▶ [EXERCISE BRIEF]: In the forum thread about the Pacific Princess grounding, the first reply, signed Dave, concludes that the grounding happened at Mazatlan. In one to three sentences, explain why that reply favors Mazatlan over Acapulco.

▶ [EXCERPT TO READ]:
-.-.-

# MV pacific princess grounding June 1978



## Paul Seabright (Apr 14, 2020)

Does anyone remember any of the details of when The Princess Cruises ship, MV Pacific Princess grounded off the coast of Mexico in or around June 1978? I was onboard at the time as a cadet and thought it was as she was leaving Acapulco, but an entry in my Cadet Journal has the vessel entering Mazatlan. Any clarification would be most welcome


----------



## makko (Jul 20, 2006)

Hi Paul,

Acapulco is one of the "most perfect" natural harbours of the world. A straightforward entry into the bay, which is very deep, nearly 1000 feet in places!

Mazatlan is not so straightforward and there are cliffs, rocks, islands, islets to navigate. Although, the approach, from deep sea is, again very deep, but once you get into shore, more complicated.

So, without any other useful info, I would say Mazatlan, as noted in your journal.

By the way, "Maza-Tlan" means "place of the deer" in Nahuatl. Maza means deer and, in the prehispanic "coat of arms", is represented by deer antlers. "Tlan" is represented by a molar! "Tla" is the sound of the word for tooth and was used as a pictogram for the word's sound.

Regards,
Dave


----------



## Paul Seabright (Apr 14, 2020)

Hi Dave,
Thanks for the input.
The story I remember, and somewhat conflicted by the Journal entry, is that on departure from Acapulco, it was usual to take the vessel closer inshore, so that passengers could see a display by the Acapulco Cliff Divers. On this particular evening we hit a submerged rock that fortunately for the bridge team, wasn't on any chart! We returned alonside and after an underwater investigation that found a 2.5 x 0.2m hole in the bottom, sent the passengers home, along with all non-essential crew. An empty dry dock was found in San Francisco, and a day or so later, we set sail with lifeboats rigged and swung out to embarkation stations.
Why I would have written Mazatlan in the journal is a mystery - hence the request for more clarification


----------



## makko (Jul 20, 2006)

Hmmm......Shades of the Costa Concordia!

The Cliff Divers are at La Quebrada, out of the bay and to the north of ACA city. Next door, is the Flamingoes Hotel which was owned by John Wayne. Unfortunately, ACA is now a no-go area due to organized crime. A great shame, because I really like ACA and it's colourful and rich history. You eat well, even if the fish/seafood is actually brought down from Zihuatenejo!!

Years ago, my wife had a gas station. No kids then. It was coming up to midday. We decided to go for lunch to Acapulco! We stayed for dinner and then drove home! Acapulco is 415 Km from Mexico City. This was before the Sol (Sun) superhighway was built.

Rgds.

-.-.-

▶ [GIVEN DATA]:

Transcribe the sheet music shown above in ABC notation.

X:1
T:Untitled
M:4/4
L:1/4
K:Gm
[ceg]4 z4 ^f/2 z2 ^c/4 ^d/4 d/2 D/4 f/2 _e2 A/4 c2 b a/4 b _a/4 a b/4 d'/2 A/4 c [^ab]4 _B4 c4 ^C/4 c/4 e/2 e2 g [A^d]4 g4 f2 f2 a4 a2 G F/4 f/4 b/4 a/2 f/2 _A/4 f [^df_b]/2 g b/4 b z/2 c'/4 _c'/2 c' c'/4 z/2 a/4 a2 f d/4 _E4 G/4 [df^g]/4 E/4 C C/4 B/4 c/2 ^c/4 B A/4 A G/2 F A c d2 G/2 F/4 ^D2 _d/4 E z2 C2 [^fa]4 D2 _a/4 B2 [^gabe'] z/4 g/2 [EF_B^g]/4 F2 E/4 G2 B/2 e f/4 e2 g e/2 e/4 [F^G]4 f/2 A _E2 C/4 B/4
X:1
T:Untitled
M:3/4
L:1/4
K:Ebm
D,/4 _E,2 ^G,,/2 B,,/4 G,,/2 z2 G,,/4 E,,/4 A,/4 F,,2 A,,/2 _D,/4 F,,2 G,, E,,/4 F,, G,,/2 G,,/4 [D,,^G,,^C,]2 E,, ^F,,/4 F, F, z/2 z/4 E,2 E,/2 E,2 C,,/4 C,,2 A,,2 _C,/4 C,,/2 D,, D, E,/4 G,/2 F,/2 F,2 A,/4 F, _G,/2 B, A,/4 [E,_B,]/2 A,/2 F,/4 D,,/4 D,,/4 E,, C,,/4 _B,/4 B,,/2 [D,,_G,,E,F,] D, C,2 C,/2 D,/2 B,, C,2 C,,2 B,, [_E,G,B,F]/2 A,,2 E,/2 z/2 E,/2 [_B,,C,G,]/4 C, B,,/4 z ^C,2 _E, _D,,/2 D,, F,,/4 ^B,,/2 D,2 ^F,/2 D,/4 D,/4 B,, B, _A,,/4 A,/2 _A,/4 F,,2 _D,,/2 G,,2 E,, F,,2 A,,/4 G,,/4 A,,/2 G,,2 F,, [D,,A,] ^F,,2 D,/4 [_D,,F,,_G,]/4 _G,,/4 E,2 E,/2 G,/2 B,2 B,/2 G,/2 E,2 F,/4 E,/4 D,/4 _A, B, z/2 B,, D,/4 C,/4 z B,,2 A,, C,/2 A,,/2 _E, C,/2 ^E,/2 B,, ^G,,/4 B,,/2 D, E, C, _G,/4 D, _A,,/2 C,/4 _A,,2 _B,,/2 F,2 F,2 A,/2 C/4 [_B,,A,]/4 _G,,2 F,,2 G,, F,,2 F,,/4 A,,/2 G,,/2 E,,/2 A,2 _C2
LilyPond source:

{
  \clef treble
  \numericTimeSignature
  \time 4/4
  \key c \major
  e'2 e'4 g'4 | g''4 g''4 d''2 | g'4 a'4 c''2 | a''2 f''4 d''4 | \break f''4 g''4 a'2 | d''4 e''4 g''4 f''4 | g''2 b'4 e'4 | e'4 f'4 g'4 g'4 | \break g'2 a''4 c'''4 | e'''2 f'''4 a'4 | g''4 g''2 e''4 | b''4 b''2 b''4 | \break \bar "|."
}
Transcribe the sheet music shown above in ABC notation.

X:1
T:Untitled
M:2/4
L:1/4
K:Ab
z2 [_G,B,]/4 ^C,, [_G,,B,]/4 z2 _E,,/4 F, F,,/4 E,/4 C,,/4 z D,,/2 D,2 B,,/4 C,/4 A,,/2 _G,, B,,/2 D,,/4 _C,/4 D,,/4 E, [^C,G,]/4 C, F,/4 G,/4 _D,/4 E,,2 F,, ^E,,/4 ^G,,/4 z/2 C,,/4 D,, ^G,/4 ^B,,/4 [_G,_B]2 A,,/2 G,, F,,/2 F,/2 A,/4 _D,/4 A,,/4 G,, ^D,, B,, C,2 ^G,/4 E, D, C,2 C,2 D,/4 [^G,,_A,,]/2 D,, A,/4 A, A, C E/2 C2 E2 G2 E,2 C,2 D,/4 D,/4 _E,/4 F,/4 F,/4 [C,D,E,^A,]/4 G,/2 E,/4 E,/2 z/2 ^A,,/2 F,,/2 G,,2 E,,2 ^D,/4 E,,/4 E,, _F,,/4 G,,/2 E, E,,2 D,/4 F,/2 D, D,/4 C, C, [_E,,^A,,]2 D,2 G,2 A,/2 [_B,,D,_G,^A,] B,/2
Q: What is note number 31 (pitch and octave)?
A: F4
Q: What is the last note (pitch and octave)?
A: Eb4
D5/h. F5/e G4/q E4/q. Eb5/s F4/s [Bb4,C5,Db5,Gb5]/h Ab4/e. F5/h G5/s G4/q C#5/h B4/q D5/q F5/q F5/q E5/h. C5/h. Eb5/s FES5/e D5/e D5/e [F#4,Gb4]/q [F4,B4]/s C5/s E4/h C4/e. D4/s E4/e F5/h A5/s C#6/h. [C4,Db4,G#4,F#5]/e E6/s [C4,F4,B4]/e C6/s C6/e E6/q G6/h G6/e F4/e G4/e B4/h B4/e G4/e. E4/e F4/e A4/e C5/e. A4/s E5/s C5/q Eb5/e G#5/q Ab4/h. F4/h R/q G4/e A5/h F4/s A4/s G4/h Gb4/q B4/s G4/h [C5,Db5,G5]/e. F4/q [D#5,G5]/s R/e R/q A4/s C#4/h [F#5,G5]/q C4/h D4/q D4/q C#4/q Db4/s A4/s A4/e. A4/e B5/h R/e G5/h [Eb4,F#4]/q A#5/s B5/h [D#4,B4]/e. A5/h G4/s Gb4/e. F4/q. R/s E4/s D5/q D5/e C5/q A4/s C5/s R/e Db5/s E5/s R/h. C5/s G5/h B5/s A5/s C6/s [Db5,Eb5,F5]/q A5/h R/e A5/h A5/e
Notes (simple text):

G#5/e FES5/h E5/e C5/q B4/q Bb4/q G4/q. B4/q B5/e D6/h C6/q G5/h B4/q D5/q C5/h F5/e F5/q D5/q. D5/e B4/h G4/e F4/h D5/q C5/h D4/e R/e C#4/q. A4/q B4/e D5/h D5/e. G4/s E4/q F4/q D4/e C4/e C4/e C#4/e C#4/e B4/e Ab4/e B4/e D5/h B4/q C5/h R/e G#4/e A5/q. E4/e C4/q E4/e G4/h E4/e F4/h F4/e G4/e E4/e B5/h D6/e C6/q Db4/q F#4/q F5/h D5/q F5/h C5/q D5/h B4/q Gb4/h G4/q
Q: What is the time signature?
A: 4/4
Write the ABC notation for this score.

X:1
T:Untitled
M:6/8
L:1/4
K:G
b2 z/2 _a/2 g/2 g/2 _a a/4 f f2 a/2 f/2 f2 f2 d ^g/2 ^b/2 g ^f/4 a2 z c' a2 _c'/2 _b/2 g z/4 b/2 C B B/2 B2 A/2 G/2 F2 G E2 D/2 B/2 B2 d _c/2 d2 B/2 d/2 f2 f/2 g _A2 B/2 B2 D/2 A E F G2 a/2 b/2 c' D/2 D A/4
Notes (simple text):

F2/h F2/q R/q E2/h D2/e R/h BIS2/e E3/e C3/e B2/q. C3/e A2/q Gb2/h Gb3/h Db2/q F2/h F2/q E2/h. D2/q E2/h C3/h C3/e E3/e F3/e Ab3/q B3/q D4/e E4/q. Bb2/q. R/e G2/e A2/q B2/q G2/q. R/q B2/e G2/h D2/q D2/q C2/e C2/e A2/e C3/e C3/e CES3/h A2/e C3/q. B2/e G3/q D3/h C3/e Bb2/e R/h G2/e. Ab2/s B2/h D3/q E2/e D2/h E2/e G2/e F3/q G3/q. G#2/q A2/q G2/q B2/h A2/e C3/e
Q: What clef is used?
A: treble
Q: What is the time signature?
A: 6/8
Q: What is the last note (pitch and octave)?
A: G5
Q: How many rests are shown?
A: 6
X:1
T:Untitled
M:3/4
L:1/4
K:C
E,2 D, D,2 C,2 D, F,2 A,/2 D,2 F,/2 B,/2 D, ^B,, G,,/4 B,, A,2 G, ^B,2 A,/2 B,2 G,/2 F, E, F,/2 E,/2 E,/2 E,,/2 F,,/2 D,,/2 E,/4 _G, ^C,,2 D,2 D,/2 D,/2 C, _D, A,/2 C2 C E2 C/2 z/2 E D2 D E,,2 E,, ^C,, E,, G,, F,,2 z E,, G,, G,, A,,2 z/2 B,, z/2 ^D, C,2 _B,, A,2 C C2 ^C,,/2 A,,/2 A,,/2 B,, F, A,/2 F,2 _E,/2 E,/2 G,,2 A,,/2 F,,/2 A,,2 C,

-.-.-

▶ [TASK OUTPUT]: The reply describes Acapulco as a nearly perfect natural harbor with a straightforward entry into a very deep bay. Mazatlan, by contrast, is deep on the approach from sea but becomes complicated near shore, with cliffs, rocks, islands and islets to navigate. Without other useful information, the reply therefore judges Mazatlan the likelier site, as the cadet journal records.